I think it has something to do with being a teacher. I didn’t have these urges until I became responsible for other people’s children. It’s like my subconscious had to find a way to betray that responsibility…
No, that’s bullshit. I did this, not my subconscious. I’m a grown man and I acted consciously. I need to accept this responsibility and…what? How do I make amends for what I’ve done when I’m stuck on this island? I can take good care of the dogs, but that hardly seems proportionate. Besides, I was going to do my best with the dogs anyway (provided I can figure out a solution to the food situation). I need to somehow figure out a way to make things right with the universe, but that’s going to be hard when I have to struggle so hard just to stay alive. Self-preservation is a fundamentally selfish endeavor.
1
Culann sat on a stump on the island’s wooded western edge, gazing off to the horizon where the sky blushed with the first sunset he’d seen in six weeks. He sipped whiskey from the bottle while the dogs busied themselves urinating on the spruce trees surrounding them. Over the last month, Culann’s wounds had healed about as well as they were going to. His left kneecap had fused back together, though not exactly in the right shape. The leg could bear his weight as long as he walked with a cane he’d fashioned from a barstool leg. His right hand curled into a claw, but he could still use it.
He could even write, albeit sloppily, and had taken to keeping a journal in Alistair’s unused account ledgers. He figured it was a way to keep his mind sharp and ward off the insanity of isolation, at least for a time.

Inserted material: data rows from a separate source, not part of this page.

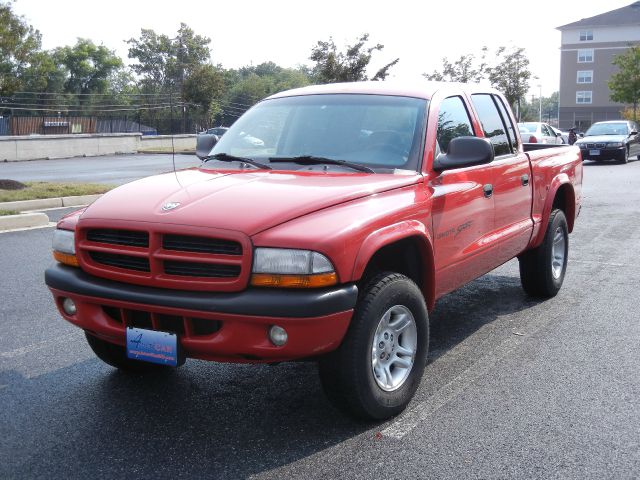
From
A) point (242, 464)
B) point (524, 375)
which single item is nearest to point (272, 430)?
point (242, 464)

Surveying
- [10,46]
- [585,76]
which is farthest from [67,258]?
[585,76]

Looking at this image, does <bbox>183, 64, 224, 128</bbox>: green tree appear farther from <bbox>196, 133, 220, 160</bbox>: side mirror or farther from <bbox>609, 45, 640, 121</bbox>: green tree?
<bbox>196, 133, 220, 160</bbox>: side mirror

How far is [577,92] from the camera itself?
3226 inches

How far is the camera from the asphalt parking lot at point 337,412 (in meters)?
3.30

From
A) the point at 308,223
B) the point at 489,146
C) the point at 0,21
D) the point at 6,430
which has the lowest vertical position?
the point at 6,430

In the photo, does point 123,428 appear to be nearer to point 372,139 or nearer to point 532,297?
point 372,139

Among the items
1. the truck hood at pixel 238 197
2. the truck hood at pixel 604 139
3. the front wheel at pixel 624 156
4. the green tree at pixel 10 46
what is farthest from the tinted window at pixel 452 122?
the front wheel at pixel 624 156

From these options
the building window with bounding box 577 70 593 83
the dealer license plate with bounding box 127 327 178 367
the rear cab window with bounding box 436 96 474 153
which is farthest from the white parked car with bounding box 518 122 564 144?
the building window with bounding box 577 70 593 83

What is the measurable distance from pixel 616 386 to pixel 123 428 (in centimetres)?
288

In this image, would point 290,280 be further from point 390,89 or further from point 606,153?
point 606,153

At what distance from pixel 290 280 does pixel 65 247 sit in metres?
1.40

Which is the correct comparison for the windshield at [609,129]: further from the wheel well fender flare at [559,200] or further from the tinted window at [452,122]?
the tinted window at [452,122]

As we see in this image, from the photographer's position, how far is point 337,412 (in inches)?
154

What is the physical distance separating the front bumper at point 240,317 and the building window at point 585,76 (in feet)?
282
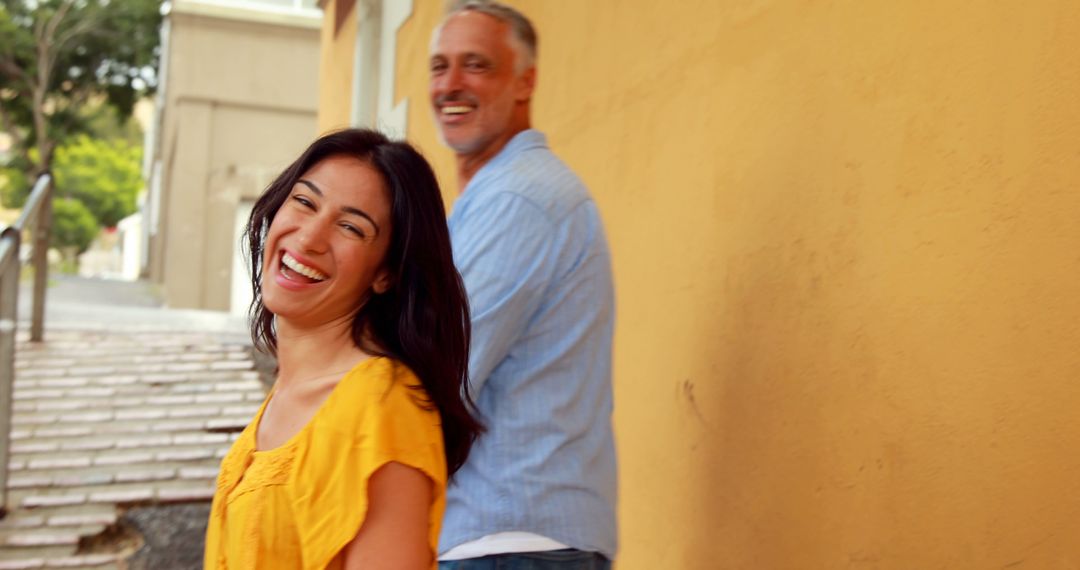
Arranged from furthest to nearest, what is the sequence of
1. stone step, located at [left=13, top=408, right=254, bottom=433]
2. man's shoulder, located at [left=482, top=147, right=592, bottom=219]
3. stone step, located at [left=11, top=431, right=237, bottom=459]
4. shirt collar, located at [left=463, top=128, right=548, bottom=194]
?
stone step, located at [left=13, top=408, right=254, bottom=433] → stone step, located at [left=11, top=431, right=237, bottom=459] → shirt collar, located at [left=463, top=128, right=548, bottom=194] → man's shoulder, located at [left=482, top=147, right=592, bottom=219]

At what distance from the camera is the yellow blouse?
Answer: 4.80ft

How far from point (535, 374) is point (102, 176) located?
44.5m

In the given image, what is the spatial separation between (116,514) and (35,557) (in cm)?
42

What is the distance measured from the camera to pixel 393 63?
7.68m

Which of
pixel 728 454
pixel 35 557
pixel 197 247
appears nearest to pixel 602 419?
pixel 728 454

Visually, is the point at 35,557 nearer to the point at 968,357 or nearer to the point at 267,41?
the point at 968,357

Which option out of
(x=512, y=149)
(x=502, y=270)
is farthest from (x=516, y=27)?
(x=502, y=270)

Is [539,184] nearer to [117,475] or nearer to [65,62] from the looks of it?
[117,475]

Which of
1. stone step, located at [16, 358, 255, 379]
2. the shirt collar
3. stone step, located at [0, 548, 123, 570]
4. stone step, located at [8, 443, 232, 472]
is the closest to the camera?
the shirt collar

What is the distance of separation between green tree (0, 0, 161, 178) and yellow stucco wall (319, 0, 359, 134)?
19.4m

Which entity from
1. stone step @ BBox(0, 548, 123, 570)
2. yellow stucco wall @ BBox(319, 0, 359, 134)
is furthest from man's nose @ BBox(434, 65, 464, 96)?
yellow stucco wall @ BBox(319, 0, 359, 134)

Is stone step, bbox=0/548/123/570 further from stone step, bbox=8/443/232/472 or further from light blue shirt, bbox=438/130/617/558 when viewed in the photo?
light blue shirt, bbox=438/130/617/558

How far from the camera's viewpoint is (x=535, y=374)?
214 cm

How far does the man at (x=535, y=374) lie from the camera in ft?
6.77
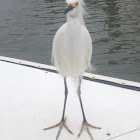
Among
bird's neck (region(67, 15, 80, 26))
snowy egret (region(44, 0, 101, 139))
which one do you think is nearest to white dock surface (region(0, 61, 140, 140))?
snowy egret (region(44, 0, 101, 139))

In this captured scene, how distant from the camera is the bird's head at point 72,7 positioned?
1392mm

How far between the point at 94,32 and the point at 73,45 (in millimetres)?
4516

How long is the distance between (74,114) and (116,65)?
8.34 ft

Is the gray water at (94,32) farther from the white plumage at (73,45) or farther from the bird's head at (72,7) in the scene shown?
the bird's head at (72,7)

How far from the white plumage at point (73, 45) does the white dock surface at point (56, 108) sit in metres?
0.38

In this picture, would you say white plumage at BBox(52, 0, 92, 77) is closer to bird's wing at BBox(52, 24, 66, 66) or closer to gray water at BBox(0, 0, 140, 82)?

The color slowly bled from the sky to reveal the star-glittering blackness of night.
The return to diurnality reassured Culann, who’d feared the orb had permanently divorced him from nature in this fog-shrouded island. The setting sun told Culann that the world did indeed still turn. It also meant that winter would come.
Culann hadn’t seen a living thing die since the Captain had been devoured by the dogs. The power of the orb had kept humanity at bay. Culann had heard sounds and seen flashes of light from across the inlet, but his would-be visitors had undoubtedly been deterred by mechanical difficulties and the thick fog that suddenly appeared a half- mile from shore. Culann dreaded the day when some adventurous soul would row through the mystical barrier to certain death.
The dogs also worried Culann. They’d gone through almost all of the dog food he’d found at
The return of night made him instantly tired. He would deal with the dog situation tomorrow. He finished the last of the whiskey and hobbled back to Alistair’s. When he was halfway there, a dog barked from behind him, then another, and then they all howled in unison. Culann turned back to investigate, stifling a yawn as he tottered through the forest.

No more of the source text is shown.